Vivre jusqu’à 110 ans en gardant forme, humour et lucidité ? C’est le pari réussi de Vincent Dransfield. Cet ancien pompier originaire du New Jersey nous prouve qu’il n’est jamais trop tard pour bien vivre… mais aussi que certains choix peuvent tout changer. Notamment un : un aliment qu’il s’est toujours interdit de manger. Intrigant, non ? Plongeons dans les secrets de sa longévité.
Un supercentenaire… en pleine forme
À 110 ans, Vincent Dransfield appartient au cercle très fermé des supercentenaires. Dans le monde entier, on compte à peine 68 personnes de cet âge ou plus. Trois d’entre elles seulement sont des hommes ayant atteint les 115 ans.
Malgré son âge, Vincent vit encore totalement autonome. Il grimpe les escaliers de sa maison à trois étages. Il prépare ses repas, fait ses courses, gère son quotidien sans aucune aide.
Il affirme ne pas avoir suivi de régime particulier ou une discipline sportive rigoureuse. Pourtant, son énergie impressionne. Alors, quel est son secret ?
Le métier de pompier : bien plus qu’un travail
Vincent a commencé tôt dans les pompiers volontaires. Il y a trouvé une passion, une communauté et une raison de se lever chaque matin. Ce lien social, selon lui, a joué un rôle clé dans sa longévité.
Après la mort de sa femme en 1992, ses amis pompiers ont gardé une grande place dans sa vie. Et ce n’est pas anodin : différentes études montrent qu’un soutien social fort aide à préserver les capacités cognitives et à éviter certaines maladies liées à l’âge.
Son expérience illustre parfaitement cette idée. Il répète qu’il a été « très, très chanceux », mais on comprend vite que son engagement dans cette vie associative a largement contribué à son bien-être.
Éviter les excès, mais sans frustration
Sur le plan alimentaire, Vincent n’a jamais été extrême. Il adore la cuisine italienne, le chocolat, les hamburgers… et même une bière de temps en temps. Rien n’est interdit, tant que c’est dans la modération.
Il se prépare lui-même à manger.

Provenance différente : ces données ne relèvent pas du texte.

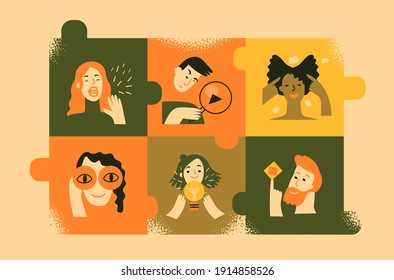 Team metaphor. Various People portraits on puzzles as symbol successfull team. Everyone performs their function. Srategy, planning, comunication, creativity. Flat vector illustration in trendy style.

Cela l’a éloigné des plats industriels transformés, souvent riches en sel, en graisses et en sucres ajoutés.
Son enfance à la ferme a aussi joué un rôle : « Je buvais du lait et je mangeais bien… ça m’a donné de bonnes bases », dit-il.
Optimisme et amour : deux armes secrètes
Ce que Vincent met le plus en avant ? Son attitude positive. Il a toujours cherché à voir le bon côté des choses, à prendre les épreuves sans se laisser écraser.
Et surtout, il parle avec émotion de sa femme disparue. Leur amour, selon lui, est l’un des piliers de sa vie longue et heureuse. « Aimer fait vivre plus longtemps », déclare-t-il simplement.
Les médecins confirment : des liens affectifs solides peuvent avoir un impact direct sur la santé cardiovasculaire, le moral et même l’immunité.
L’aliment qu’il n’a jamais touché
Voici le point de rupture, l’information qui surprend : Vincent Dransfield n’a jamais bu de soda. Oui, jamais, en 110 ans. Pas une goutte de cola ou de boisson gazeuse sucrée.
Ce simple choix aurait, à lui seul, évité à son corps des années d’exposition à des quantités massives de sucre ajouté. Certaines canettes contiennent plus de 30 grammes de sucre, soit l’équivalent de six morceaux.
Les sodas sont en effet associés à l’obésité, au diabète de type 2 et aux maladies cardiovasculaires. Vincent a, sans vraiment le savoir, pris une décision qui protège bien plus que sa ligne : elle a clairement contribué à sa santé globale.
Ce qu’on peut apprendre de lui
Le parcours de Vincent montre qu’il n’est pas besoin d’être parfait pour bien vieillir. Il enseigne quelque chose de simple mais puissant :
- Rester actif, même sans sport formel
- Entretenir des relations solides et profondes
- Se faire plaisir sans excès
- Éviter certains produits nocifs comme les sodas
- Adopter un état d’esprit positif face à la vie
La longévité n’est pas un miracle. C’est souvent une suite de petits choix justes, répétés chaque jour, avec naturel et régularité. Vincent Dransfield en est la preuve vivante, à 110 ans tout rond.